September 1, 2020, four states (Florida, California, Colorado, and Nebraska) had created laws to allow college athletes the capacity to earn money from the use of their names, images, and likenesses (NIL). More than 30 other states were considering similar legislation at the time while the NCAA was dragging its feet, but promising legislative proposals to reform its prohibition on athletes exploiting their publicity rights. Many of those states have since established NIL laws and, on July 1, 2021, the NCAA finally removed its prohibition on college athletes monetizing their fame.
The NCAA announced its
“interim” NIL policy which, 10 months later, remains in place in the same form as it was initially described. There are four basic guardrails: athletes must provide something of value in exchange for compensation (quid pro quo); compensation to athletes cannot be contingent on their enrollment at particular schools; compensation to athletes cannot be predicated on their athletic participation or achievement; and schools cannot provide compensation to athletes in exchange for the right to use athletes’ NIL.
Those are the rules. However, schools can add to those rules through the implementation of NIL policies, and states have the capacity to enact laws that further restrict what athletes, agents, and schools can do as part of the NIL process.
Nobody was prepared for the NCAA’s NIL policy, which was announced one day prior to its enactment. Many people believed that the NCAA would either sue the states that had created NIL laws or implement much more restrictive measures prior to July 1, 2021. However, that all changed when the NCAA was labeled the loser, by a decision of 9-0, in the Supreme Court case of
NCAA v.
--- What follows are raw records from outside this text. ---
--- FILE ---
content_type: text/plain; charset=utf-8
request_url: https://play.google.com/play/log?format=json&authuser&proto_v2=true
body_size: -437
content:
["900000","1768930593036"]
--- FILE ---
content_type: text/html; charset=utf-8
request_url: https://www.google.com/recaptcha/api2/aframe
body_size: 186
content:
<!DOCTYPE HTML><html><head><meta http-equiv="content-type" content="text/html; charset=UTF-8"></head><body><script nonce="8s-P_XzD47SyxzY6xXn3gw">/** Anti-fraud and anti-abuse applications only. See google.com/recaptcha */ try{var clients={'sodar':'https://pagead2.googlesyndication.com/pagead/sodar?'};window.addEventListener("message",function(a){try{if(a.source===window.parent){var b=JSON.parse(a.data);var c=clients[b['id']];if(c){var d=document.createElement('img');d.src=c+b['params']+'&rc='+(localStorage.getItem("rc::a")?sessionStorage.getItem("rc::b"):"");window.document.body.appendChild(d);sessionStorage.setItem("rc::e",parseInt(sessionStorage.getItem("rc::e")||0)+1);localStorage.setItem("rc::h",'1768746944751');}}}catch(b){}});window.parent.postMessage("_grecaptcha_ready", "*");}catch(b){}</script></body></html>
Alston, where Justice Kavanaugh wrote in a concurring opinion that “the NCAA is not above the law and hinted that the NCAA’s remaining compensation rules (other than those regarding caps on education-related benefits, which was the subject of the case) could also be found to violate antitrust laws.
While the NCAA may not wish to admit it, it was trapped by the Supreme Court decision. It had a choice to either consider
overbroad legislation that it had previously drafted and tabled or provide an extremely barebones policy with little time for schools to adjust to the new rules. The NCAA chose the latter route.
When the dust settled, many states that had been leaders in paving the way for athletes to enjoy NIL rights felt as though they were now at a disadvantage compared to states that did not consider such legislation and those that enacted less restrictive laws. It has now led to those early adopters scrambling to either modify their NIL laws or eradicate them altogether so that they are at least perceived to play on an even field in an industry where perception is paramount.
In February 2022, Alabama Gov. Kay Ivey signed a bill to entirely repeal the state’s NIL law. Rep. Kyle South, the sponsor of the bill to repeal the law,
said it needed to be done because the NCAA “passed a set of rules for their member institutions, and where we find ourselves is state rules were more restrictive than what the NCAA set forth.” He very clearly supported the legislation to ensure that schools such as the University of Alabama and Auburn University (both of which publicly supported the bill) were not disadvantaged in their recruiting efforts.
Fast forward to April 2022, and many other states have prioritized at least modifying their respective NIL laws to more closely mirror the basic regulations of the NCAA. Tennessee has amended its NIL law to remove the provision that restricts schools from being involved in the development, operation, or promotion of a current or prospective college athlete’s NIL, including actions that compensate or cause compensation to be provided to athletes. Mississippi Gov. Tate Reeves
also signed a bill that will allow schools to communicate with third parties interested in brokering deals with college athletes in the state. Additionally, the modification to Mississippi’s existing NIL law states that athletes do not need to be enrolled at a school to execute a NIL deal; they can enter into these contracts as soon as they offer a verbal commitment to a Mississippi junior college or university.
Florida, which was the first state to sign a NIL bill with a July 1, 2021, effective date, could have also become the first to approve a modification similar to what Tennessee recently enacted; however, the bill was never considered during its 2022 session. Rep. Chip LaMarca, the sponsor of the bill that established Florida’s NIL law, sponsored legislation
that would have removed the restriction on schools causing compensation for college athletes in the state. It simply never got any traction.
“To a certain extent it’s like a race to the bottom in college sports,” House Speaker Chris Sprowls
said in reference to the amendment. “How many sports cars can we put in the hands of 18-year-olds?”
Yet, while Florida sits on the sidelines with its law that is more restrictive than the NCAA’s policy, and while the NCAA does not seem to be interested in making changes to its very pedantic NIL rules at any time in the near future, expect other states to now follow in the footsteps of Alabama, Tennessee, and Mississippi by either completely eradicating their NIL laws or substantially modifying them to provide more power to the athletes and colleges within those states to transact and be a part of NIL opportunities.